By making an appointment with me, you agree to these terms. To make our encounter as enjoyable and safe as possible, please observe the guidelines below.

 

  1. Please do not discuss my donation at any time during our visit. Like any other professional, my rates are non-negotiable. Kindly have the donation prepared in an envelope or similar container and place it in an obvious location, such as a nightstand or desk, within immediate view, upon your arrival.

  2. It is very important for our mutual health and comfort that you have taken the time and effort to groom and shower prior to our meeting. I will demonstrate the respect to you and will arrive freshly clean and prepared. If you smoke (tobacco or otherwise), I would ask that you do not smoke prior to us meeting and take certain precautions so I cannot reasonably detect tobacco on yourself or your clothes. I find there is no greater turn-off than being in the company of someone who, for lack of better phrase, smells and/or tastes like an ashtray. If you have not had the time to prepare in advance, I am happy to wait while you freshen up; you are also certainly welcome to all my bathroom and shower amenities if visiting me. Naturally, if you are sick or anticipate being unwell at the time of our date, please contact me to reschedule.

  3. I am a non-smoker and non-recreational drug user. Smoking or the usage of drugs, and/or sexual enhancers (unnecessarily or inappropriately) prior to or within the duration of our date is unacceptable. Excessive drinking prior to or during our time together is unwanted; I will end our time together immediately for such behaviors. I will be sober, as should you.

  4. I do not permit that photos be taken of me nor that video of our time together be recorded.
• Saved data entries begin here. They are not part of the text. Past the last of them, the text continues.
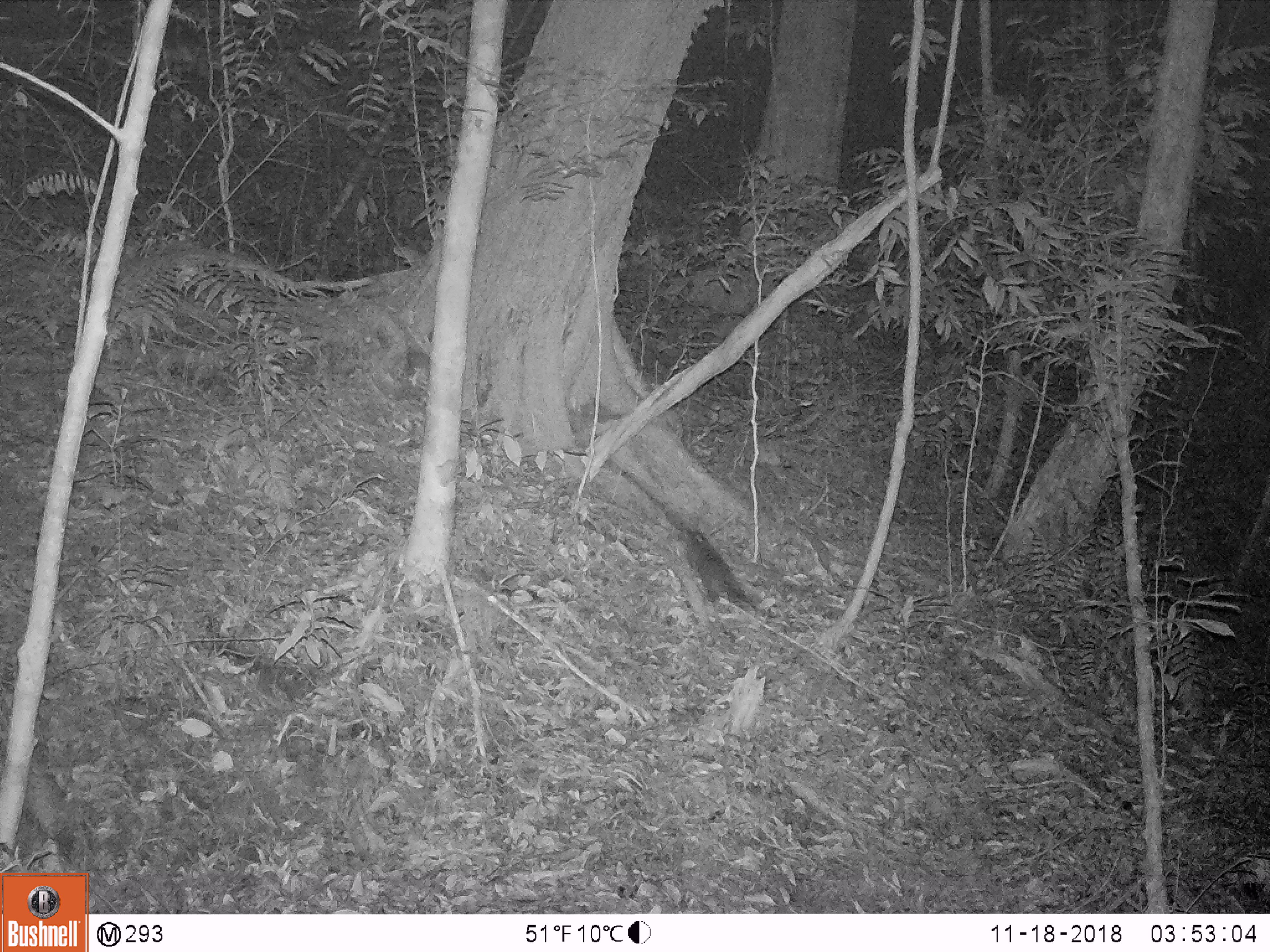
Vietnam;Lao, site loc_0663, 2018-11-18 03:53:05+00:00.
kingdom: Animalia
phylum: Chordata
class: Mammalia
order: Rodentia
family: Muridae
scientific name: Muridae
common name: old-world mice and rats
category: unidentified murid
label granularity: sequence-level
Similarly, please refrain from asking for additional photos outside of what I already make available publicly online.

  5. I purposely do not disclose my number publicly for my privacy; if I share my number with you, my expectation is that you will understand its use is strictly business; it is not to be shared with any other individual/entity (including for references; please provide my e-mail address instead) nor to be used for any reason without my explicit permission.
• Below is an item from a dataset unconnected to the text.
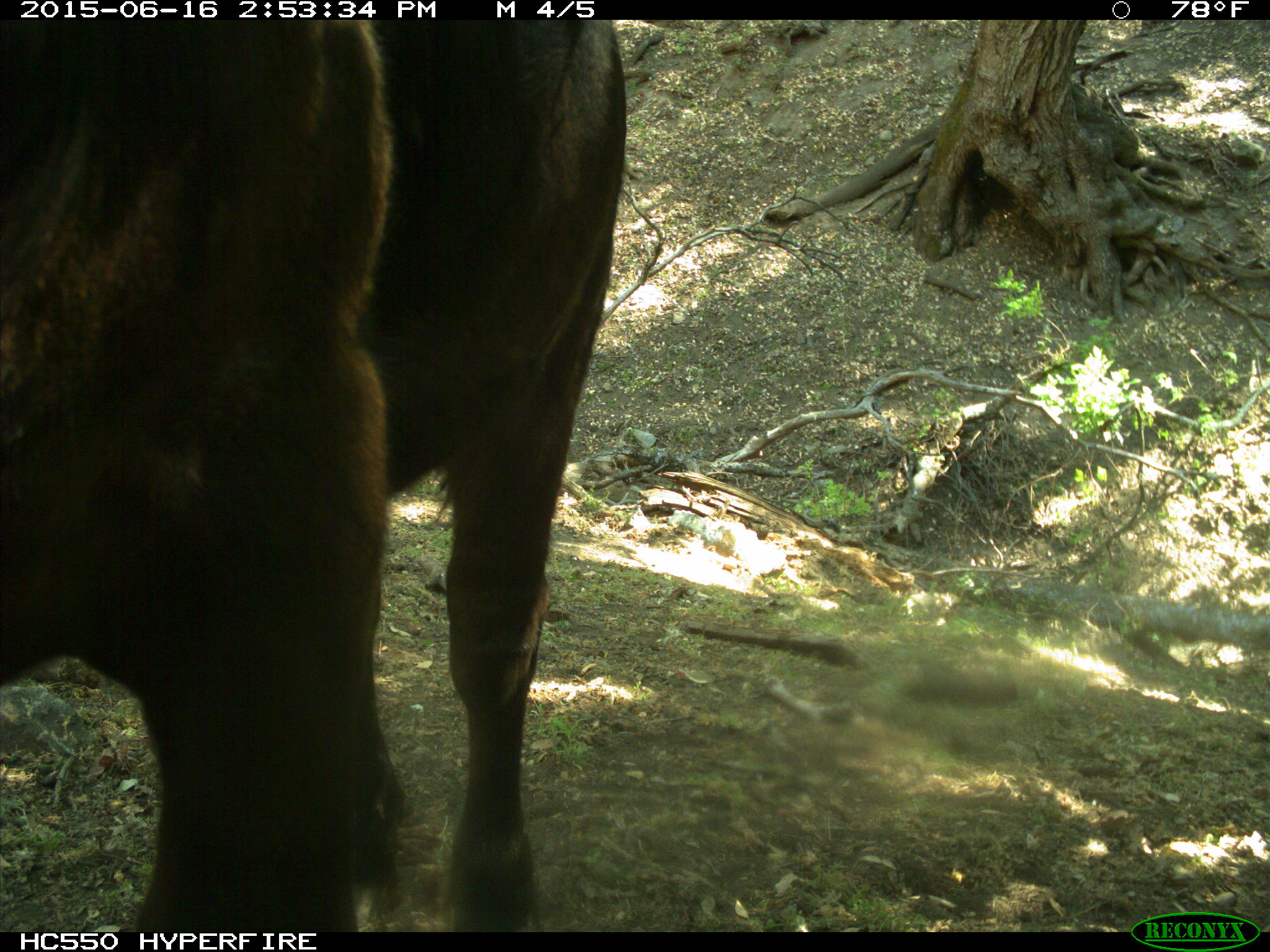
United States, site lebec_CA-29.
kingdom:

  6. Please arrive on time. There is no benefit in being more than a few minutes early; I will be ready at the official hour of our appointment. If you are late, do keep in mind that our appointment will still conclude at the original time.

  7. As you or I arrive, please refrain from speaking until the door has fully closed. Keep this also in mind when we bid farewells; silence is golden, especially in hallways or around door entrances where voices are prone to carry.

  8. Please be mindful of the clock and our planned time together. I prefer to and attempt to keep our experience as organic as possible, up to its inevitable conclusion. Regardless of how long we've known each other, I do not appreciate being taken advantage of my time; if I appear distracted or begin picking up after myself, it is highly likely our date is drawing to or has since drawn to an end. If you wish to extend our original plans and it is within your immediate means to provide the additional donation, I may be able to accommodate if asked at the beginning of the appointment, but almost never after.

  9. In the occasion you happen to see me while going about our personal day-to-day lives, please kindly refrain from acknowledging or approaching me. I will immediately end all communication at any undesirable contact or any invasion of my privacy. You can expect that l will mutually share that same degree of respect for you outside of our time together.

  10. If you must cancel or reschedule our appointment, please provide advance notice as soon as possible. Excessive cancellations or those made 24-hours or less for substantial dates (i.e. 3-hours or more) may be subject to an inconvenience fee, a requisite deposit for future dates, or my decision to discontinue further meetings.